= Lazenby Hall =

House in Danby Wiske, North Yorkshire, England

Lazenby Hall is a historic building near Danby Wiske, a village in North Yorkshire, in England.

The house was built for Henry Carey, some time between 1625 and 1661. After his death, it was leased out, and some of the internal plasterwork dates from this period, with one ceiling being dated 1680. There were some alterations in the late 19th and 20th centuries, mostly to the windows. The building was grade II* listed in 1953. The building is described by Tim Mowl and Brian Earnshaw as "attractively brash and truly Artisan", using motifs from classical architecture in combinations not consistent with any order of architecture.
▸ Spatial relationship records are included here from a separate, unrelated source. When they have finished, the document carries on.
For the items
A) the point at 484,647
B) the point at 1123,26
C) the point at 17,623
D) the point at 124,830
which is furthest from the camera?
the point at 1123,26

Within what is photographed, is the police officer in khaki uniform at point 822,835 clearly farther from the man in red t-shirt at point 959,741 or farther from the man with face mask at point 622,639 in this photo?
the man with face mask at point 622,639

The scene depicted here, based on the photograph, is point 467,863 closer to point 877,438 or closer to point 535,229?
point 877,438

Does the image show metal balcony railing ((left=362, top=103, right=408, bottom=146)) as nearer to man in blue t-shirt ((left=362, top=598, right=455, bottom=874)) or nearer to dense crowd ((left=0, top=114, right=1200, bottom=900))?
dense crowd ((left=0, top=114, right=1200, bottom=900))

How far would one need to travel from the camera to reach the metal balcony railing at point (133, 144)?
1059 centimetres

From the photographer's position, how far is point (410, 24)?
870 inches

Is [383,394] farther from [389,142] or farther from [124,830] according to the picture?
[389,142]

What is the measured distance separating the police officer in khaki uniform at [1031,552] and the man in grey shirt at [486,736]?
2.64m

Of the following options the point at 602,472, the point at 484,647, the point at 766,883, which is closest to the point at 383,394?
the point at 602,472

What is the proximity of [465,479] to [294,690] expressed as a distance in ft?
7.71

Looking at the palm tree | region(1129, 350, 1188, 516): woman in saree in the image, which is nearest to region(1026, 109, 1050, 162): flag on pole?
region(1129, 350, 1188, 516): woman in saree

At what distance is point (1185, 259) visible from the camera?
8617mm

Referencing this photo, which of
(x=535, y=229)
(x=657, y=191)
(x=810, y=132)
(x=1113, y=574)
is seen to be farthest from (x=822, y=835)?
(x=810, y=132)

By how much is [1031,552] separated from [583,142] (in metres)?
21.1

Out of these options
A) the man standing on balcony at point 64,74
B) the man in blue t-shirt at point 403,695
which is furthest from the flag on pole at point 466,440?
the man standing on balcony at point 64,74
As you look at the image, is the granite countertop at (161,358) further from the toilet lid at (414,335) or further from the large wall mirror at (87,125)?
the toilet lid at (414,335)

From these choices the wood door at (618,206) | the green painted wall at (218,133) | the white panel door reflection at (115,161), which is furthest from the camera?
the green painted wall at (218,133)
The house is built of stone, with a chamfered floor band, and a stone slate roof with chamfered coping and shaped kneelers. There are two storeys and attics, and a main front of five bays, flanked by projecting wings two bays wide and three bays deep. In the centre is a doorway flanked by Doric half-shafts on a panelled plinth with a pulvinated frieze and a dentilled cornice. The windows are double-chamfered mullioned and transomed, divided by Doric pilasters under a continuous cornice, some of which have been replaced by sashes. The middle bay is flanked by Ionic half-shafts on panelled plinths with dosserets above.